Le trecce e le acconciature con trecce sono uno dei must have già da un po’. Sarà per la loro versatilità e comodità, si evolvono a ogni stagione, assumendo caratteristiche diverse, in grado di dare un tocco in più e anche di caratterizzare un semplice look. Alcune sono facili da realizzare, altre più complicate ma tutte danno un’allure speciale alla mise. Cosa occorre per ottenere delle trecce a regola d’arte? Una buona manualità e capelli abbastanza lunghi, che sfiorino almeno le spalle, se lisci o ricci, perché delle buone trecce si possono ottenere anche con chiome extra ricce. Ma con le tipologie che si vedono sempre più spesso in questo momento, ovvero boxer braids, cornrows, parting plaits, anche i capelli medi si prestano senza particolari problemi.

TRECCE: DIVERSE TIPOLOGIE

Treccia classica: è quella a tre o quattro ciocche, che può essere alta sulla testa o bassa, portata dietro o laterale.

Treccia alla francese: è simile alla classica, realizzata con tre ciocche di capelli ma questa versione si inizia dalla sommità della testa, restando “attaccata” alla stessa. Chiamata anche a spina di pesce, è forse la più diffusa perché si presta a molte varianti. Può essere infatti doppia o multipla, dritta o obliqua, sulla parte posteriore della testa o di lato.

 

Cornrows: sono le trecce che sembrano attaccate alla testa, producendo effetti molto scenografici e tridimensionali. A questo genere appartengono le boxer braids, che sarebbero due cornrows posizionate sui lati della testa oppure le parting plaits, una sorta di evoluzione delle boxer, precise e tirate e portate lungo le scriminature sulla testa. Possono essere una sola al centro o più di una per un risultato più particolare.

Chignon intrecciato: si presta a diverse varianti. Si può infatti realizzare il classico chignon, alto sulla testa o basso sulla nuca con delle trecce più o meno grandi e poi c’è la variante con cornrows, ovvero facendole partire dalla base per poi raccoglierle in una crocchia. Si può anche scegliere di realizzare lo chignon con un’unica treccia che si va ad attorcigliare.

Chignon con treccia: una leggera variante del precedente, che prevede si realizzi un vero chignon, meglio se morbido, accompagnato da due treccine che partono dalle tempie e si confondono con il raccolto.

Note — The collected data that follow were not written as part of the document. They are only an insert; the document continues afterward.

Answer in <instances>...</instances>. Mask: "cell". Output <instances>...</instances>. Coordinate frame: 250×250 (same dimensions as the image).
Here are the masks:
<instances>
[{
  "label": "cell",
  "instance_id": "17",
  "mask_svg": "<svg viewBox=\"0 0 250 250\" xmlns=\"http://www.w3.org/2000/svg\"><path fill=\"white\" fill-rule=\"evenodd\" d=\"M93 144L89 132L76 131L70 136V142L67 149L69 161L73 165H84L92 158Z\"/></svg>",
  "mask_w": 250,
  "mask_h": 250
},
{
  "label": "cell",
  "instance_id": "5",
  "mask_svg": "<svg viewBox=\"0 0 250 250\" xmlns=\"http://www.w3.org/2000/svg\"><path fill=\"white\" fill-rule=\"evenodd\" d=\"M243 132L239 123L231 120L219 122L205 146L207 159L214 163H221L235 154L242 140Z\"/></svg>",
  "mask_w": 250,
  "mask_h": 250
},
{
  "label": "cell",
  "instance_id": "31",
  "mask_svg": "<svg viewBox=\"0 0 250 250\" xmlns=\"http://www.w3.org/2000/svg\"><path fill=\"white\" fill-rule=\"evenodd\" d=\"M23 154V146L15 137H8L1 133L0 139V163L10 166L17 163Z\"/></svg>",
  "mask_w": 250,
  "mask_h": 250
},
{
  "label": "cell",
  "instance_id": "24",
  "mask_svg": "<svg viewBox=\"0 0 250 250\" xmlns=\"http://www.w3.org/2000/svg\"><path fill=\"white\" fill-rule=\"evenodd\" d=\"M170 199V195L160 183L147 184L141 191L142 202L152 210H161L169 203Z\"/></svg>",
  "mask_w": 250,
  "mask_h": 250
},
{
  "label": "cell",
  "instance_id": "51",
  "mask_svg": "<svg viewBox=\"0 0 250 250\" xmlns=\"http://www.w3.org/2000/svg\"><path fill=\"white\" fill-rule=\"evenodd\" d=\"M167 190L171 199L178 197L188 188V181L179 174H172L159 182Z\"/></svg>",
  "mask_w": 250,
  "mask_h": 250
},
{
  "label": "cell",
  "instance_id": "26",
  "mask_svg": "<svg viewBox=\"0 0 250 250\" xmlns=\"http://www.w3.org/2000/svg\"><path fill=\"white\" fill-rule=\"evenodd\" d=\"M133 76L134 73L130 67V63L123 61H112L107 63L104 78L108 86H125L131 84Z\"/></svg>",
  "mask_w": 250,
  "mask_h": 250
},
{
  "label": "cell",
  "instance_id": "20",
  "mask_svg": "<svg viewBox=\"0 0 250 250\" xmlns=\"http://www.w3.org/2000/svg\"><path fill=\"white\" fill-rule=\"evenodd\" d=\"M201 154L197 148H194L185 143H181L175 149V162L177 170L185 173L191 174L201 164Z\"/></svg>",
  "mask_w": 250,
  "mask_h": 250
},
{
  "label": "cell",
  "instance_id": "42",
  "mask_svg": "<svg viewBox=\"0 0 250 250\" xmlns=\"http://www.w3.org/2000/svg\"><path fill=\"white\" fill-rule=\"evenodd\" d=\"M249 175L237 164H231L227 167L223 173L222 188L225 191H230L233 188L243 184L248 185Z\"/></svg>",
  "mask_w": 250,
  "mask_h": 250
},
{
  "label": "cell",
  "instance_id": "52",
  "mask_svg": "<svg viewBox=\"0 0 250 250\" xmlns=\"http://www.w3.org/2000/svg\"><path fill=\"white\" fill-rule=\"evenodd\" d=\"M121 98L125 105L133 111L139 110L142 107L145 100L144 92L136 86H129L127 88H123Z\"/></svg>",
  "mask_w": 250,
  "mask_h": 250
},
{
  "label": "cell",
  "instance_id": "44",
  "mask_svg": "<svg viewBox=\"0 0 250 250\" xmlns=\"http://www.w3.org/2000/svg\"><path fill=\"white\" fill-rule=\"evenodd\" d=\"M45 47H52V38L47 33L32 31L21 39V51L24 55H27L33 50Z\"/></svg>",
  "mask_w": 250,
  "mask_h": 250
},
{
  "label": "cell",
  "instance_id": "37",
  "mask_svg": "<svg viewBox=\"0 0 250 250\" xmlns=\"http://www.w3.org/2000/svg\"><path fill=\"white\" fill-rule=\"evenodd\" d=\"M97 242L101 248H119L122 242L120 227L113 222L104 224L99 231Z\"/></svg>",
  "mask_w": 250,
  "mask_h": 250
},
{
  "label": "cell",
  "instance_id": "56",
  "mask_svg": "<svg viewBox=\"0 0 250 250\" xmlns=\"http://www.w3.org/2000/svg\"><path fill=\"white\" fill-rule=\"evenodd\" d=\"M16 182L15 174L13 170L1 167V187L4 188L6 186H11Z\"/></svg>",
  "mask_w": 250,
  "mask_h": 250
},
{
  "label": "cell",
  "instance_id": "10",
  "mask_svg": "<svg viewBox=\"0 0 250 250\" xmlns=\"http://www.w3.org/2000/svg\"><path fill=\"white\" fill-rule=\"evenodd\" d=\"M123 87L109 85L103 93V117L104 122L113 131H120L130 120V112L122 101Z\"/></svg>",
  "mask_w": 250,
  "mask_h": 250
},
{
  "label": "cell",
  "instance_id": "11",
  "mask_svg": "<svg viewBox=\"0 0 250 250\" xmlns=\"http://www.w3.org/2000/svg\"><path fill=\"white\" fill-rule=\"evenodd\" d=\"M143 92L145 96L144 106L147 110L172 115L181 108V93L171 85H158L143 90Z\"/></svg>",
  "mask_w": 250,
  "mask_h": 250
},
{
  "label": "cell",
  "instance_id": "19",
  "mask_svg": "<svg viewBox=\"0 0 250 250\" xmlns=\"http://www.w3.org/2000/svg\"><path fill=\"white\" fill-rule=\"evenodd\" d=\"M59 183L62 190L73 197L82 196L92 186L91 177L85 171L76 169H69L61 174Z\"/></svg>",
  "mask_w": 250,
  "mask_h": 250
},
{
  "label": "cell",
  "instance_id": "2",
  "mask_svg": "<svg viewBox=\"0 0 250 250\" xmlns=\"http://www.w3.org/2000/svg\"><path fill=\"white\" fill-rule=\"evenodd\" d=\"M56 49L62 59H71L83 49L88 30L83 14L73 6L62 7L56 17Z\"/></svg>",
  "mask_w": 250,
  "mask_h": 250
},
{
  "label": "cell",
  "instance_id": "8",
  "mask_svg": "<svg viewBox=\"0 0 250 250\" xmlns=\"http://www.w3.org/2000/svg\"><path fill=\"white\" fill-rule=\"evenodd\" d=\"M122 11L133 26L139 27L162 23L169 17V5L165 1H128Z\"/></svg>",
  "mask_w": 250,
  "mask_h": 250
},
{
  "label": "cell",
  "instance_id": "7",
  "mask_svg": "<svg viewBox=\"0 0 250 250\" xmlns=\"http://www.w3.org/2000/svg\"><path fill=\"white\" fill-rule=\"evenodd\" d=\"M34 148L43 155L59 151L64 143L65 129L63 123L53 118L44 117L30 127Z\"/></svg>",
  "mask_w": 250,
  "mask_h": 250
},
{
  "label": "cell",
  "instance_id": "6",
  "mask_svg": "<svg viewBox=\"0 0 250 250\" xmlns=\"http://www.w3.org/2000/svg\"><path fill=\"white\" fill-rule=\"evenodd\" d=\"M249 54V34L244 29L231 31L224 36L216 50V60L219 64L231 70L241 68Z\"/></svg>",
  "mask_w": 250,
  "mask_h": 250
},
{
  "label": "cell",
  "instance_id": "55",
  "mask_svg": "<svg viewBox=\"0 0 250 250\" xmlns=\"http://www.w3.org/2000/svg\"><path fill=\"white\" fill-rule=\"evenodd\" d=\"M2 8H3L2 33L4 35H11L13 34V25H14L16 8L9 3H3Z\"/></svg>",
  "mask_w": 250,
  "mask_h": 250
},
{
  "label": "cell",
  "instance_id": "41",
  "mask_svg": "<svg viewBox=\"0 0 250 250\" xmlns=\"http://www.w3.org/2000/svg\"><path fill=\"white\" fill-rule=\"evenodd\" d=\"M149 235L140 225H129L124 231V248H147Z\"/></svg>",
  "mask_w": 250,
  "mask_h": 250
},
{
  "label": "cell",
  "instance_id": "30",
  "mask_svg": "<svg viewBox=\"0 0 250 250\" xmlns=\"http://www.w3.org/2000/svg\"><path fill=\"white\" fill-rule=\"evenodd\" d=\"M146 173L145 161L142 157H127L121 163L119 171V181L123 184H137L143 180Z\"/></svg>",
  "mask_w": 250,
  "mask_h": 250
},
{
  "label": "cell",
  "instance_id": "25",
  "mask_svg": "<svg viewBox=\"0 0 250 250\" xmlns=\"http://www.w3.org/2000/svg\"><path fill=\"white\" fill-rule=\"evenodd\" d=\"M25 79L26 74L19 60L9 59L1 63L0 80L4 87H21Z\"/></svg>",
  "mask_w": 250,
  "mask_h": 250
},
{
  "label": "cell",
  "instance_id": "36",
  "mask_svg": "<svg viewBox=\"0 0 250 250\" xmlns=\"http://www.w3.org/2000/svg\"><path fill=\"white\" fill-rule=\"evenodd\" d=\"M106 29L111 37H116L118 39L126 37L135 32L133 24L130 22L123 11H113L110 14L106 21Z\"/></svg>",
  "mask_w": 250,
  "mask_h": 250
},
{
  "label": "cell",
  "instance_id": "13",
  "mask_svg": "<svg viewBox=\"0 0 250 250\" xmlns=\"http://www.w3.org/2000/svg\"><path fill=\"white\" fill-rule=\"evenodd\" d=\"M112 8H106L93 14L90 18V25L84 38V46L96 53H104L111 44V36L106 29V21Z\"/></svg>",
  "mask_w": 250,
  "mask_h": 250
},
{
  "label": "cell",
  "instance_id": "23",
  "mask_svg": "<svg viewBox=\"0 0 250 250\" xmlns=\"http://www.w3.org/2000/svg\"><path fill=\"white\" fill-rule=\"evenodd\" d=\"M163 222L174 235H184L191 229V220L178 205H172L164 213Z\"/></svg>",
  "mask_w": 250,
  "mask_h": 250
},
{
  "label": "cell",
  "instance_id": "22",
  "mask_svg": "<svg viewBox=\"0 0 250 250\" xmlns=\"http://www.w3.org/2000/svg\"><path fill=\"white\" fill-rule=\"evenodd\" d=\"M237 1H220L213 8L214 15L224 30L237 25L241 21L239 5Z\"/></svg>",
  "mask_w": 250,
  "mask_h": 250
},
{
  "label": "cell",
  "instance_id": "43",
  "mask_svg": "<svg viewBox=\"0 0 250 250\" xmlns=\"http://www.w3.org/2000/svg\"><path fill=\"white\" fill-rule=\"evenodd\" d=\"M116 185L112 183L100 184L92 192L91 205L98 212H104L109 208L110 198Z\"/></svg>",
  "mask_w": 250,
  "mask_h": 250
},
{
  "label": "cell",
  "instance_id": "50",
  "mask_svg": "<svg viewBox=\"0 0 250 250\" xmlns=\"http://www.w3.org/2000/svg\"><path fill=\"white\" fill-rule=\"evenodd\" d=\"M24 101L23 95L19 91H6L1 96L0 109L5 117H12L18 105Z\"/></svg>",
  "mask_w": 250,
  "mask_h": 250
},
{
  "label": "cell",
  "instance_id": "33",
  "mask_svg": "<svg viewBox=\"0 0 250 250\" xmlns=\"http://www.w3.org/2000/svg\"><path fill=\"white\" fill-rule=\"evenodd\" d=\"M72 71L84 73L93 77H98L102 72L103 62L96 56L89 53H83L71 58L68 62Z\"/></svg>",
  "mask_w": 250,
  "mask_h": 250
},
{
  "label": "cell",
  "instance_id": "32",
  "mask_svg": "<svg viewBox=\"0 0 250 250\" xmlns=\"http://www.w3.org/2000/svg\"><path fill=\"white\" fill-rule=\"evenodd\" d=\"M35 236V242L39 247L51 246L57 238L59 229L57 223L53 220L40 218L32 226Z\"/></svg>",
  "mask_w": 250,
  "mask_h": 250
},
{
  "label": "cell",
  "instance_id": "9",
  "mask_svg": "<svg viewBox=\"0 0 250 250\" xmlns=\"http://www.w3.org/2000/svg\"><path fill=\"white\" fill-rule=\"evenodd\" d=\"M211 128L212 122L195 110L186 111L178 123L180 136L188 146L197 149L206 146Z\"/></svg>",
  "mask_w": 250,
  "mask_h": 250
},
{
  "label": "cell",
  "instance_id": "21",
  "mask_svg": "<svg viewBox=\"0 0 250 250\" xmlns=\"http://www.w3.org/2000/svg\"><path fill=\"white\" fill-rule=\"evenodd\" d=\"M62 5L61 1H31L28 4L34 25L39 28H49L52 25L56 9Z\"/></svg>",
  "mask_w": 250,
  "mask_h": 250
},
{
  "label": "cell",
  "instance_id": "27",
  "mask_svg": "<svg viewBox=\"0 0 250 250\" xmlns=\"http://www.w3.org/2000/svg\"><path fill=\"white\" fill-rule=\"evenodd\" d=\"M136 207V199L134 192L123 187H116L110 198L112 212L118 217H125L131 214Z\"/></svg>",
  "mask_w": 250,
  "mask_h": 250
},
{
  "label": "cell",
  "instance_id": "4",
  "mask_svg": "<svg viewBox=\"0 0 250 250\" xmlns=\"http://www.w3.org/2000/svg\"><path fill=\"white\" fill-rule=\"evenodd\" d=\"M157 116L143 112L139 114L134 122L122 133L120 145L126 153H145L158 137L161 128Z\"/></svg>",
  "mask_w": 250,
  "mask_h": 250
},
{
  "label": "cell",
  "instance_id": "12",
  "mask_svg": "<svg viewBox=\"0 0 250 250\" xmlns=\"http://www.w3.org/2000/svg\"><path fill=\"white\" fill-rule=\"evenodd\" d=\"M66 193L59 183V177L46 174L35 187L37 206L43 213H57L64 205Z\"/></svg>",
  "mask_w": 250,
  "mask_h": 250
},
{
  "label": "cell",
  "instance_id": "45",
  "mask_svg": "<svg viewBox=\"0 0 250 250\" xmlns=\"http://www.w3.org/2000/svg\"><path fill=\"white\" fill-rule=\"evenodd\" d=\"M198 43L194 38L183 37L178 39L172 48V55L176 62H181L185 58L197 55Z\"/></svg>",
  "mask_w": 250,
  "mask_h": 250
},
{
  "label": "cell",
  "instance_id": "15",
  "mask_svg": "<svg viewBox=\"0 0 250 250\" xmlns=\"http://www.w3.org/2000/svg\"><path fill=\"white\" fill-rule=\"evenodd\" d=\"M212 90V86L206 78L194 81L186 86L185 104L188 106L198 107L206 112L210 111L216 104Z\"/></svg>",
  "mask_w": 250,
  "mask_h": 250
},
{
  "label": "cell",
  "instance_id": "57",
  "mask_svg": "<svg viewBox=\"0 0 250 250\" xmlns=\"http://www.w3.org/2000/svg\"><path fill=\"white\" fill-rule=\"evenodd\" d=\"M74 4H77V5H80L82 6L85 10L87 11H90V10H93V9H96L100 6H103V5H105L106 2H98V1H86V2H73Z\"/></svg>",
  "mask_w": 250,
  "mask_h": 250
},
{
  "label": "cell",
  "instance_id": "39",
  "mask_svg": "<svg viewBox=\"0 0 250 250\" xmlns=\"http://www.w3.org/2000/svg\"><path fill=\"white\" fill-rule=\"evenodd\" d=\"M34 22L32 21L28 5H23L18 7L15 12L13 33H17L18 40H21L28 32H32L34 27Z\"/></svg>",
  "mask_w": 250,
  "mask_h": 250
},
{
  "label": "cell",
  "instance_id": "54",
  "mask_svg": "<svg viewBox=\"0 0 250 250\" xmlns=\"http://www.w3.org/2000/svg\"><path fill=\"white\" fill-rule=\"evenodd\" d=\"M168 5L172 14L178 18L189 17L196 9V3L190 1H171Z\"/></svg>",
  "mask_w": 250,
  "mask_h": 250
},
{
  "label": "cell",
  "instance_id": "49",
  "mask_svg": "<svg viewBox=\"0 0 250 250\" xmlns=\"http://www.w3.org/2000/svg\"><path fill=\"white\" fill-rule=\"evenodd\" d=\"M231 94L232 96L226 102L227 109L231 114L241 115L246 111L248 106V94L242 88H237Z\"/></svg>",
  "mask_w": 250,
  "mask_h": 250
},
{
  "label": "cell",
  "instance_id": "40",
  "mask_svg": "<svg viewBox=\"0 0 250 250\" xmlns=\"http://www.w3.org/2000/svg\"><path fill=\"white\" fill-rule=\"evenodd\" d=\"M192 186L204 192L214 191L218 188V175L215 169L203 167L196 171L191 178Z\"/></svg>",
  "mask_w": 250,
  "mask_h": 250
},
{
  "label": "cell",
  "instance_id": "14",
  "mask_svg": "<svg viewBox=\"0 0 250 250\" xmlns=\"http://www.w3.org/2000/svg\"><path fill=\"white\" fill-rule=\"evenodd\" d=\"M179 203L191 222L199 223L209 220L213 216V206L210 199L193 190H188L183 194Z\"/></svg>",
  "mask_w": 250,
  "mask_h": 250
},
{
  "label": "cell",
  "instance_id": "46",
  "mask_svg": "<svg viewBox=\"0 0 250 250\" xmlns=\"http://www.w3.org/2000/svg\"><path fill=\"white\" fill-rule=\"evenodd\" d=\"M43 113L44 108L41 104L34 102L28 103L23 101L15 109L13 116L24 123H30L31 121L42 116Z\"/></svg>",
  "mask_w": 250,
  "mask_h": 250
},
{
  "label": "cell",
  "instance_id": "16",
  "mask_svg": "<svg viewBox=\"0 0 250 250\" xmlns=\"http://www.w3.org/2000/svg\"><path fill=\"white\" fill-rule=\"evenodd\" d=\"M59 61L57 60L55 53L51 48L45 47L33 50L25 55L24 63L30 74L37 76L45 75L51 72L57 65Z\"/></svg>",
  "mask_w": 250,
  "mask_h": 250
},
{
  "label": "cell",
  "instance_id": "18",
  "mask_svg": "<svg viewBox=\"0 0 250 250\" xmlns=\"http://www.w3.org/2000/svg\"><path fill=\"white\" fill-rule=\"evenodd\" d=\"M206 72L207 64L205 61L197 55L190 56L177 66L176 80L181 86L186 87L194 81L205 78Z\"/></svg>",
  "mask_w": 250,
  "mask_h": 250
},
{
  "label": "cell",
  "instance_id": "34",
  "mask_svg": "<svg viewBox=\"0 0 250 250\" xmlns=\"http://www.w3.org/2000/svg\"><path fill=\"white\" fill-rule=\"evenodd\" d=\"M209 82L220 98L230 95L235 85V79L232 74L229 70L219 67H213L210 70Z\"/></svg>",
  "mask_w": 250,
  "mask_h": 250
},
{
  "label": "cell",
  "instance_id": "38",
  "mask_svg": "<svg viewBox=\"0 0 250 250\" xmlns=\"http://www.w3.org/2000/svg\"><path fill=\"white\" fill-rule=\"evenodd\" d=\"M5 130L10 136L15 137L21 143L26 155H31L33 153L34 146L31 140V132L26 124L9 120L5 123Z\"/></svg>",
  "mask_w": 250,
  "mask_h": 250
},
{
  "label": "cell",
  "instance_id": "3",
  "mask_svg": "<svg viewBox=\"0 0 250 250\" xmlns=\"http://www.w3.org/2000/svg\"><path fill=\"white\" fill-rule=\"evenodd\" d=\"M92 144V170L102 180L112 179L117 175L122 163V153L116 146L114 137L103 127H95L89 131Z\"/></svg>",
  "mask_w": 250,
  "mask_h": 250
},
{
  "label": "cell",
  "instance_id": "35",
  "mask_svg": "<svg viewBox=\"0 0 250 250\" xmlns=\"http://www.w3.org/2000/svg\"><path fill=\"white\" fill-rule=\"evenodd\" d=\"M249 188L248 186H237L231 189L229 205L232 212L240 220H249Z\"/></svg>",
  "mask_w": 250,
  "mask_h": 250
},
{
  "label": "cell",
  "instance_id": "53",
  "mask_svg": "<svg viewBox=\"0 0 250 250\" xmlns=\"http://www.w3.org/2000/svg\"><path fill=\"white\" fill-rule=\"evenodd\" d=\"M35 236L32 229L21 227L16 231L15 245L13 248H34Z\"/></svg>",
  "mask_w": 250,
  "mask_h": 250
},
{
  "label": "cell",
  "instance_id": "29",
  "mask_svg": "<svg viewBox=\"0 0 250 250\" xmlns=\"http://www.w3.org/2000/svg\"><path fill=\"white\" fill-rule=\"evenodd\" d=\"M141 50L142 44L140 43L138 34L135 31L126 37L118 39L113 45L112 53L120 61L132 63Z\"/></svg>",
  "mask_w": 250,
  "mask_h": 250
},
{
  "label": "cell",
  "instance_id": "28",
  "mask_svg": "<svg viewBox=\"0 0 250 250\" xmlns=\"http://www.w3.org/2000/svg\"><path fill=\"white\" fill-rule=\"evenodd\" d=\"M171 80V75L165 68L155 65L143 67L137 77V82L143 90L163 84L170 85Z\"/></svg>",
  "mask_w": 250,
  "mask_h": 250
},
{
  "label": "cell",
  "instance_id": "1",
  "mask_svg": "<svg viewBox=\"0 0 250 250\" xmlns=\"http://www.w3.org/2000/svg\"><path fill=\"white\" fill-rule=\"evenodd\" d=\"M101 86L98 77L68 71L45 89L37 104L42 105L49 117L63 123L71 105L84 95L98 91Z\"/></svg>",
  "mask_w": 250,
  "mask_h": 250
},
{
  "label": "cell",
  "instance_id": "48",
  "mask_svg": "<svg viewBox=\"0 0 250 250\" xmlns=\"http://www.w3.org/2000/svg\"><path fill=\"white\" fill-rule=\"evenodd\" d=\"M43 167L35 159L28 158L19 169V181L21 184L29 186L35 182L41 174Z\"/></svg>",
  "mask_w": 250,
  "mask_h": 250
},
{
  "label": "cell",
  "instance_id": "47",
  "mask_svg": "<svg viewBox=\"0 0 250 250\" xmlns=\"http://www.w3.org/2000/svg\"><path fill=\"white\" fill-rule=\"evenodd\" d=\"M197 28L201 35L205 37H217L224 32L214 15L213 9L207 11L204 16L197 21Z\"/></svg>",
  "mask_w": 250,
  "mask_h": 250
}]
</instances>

Corona di trecce: anche in questo caso le varianti sono molteplici. Si può infatti partire da un’unica treccia che attraversa la testa, come fosse un cerchietto oppure si possono realizzare due trecce che partono dal centro della testa e si incrociano dietro. Con le cornrows si possono creare diversi effetti scenografici. Per un look più romantico, invece, si possono realizzare due o più treccine e farle girare sulla testa o intorno.

Treccine boho chic: sono semplicissime da realizzare poiché sono quelle che partono sottili dalle tempie e si confondono tra la chioma lasciata sciolta. Si possono posizionare anche in diverse parti della testa per ottenere look sempre diversi.

Treccia laterale: c’è quella classica, da portare sulla spalla che può essere ordinatissima e tiratissima o morbidissima e addirittura con effetto messy, spesso voluto e realizzato con ciocche che vengono spettinate ad arte.

Treccia a riga laterale: una variante prevede che si faccia una riga laterale e la si accompagni da una treccina attaccatissima alla testa, ovviamente sulla tempia. Un’altra variante prevede invece che la treccia segua il ciuffo.

Semi-raccolti con trecce: facili da realizzare, consistono in due treccine che partendo dalle tempie si uniscono dietro alla testa. Ma anche da ciocche normalissime che, sempre partendo dalle tempie, dietro formano una treccina magari da attorcigliare come fosse un mini-chignon.

Trecce e coda: le trecce si possono anche accompagnare a una coda di cavallo, basta infatti farle partire dalla parte anteriore della testa e farle terminare senza intrecci.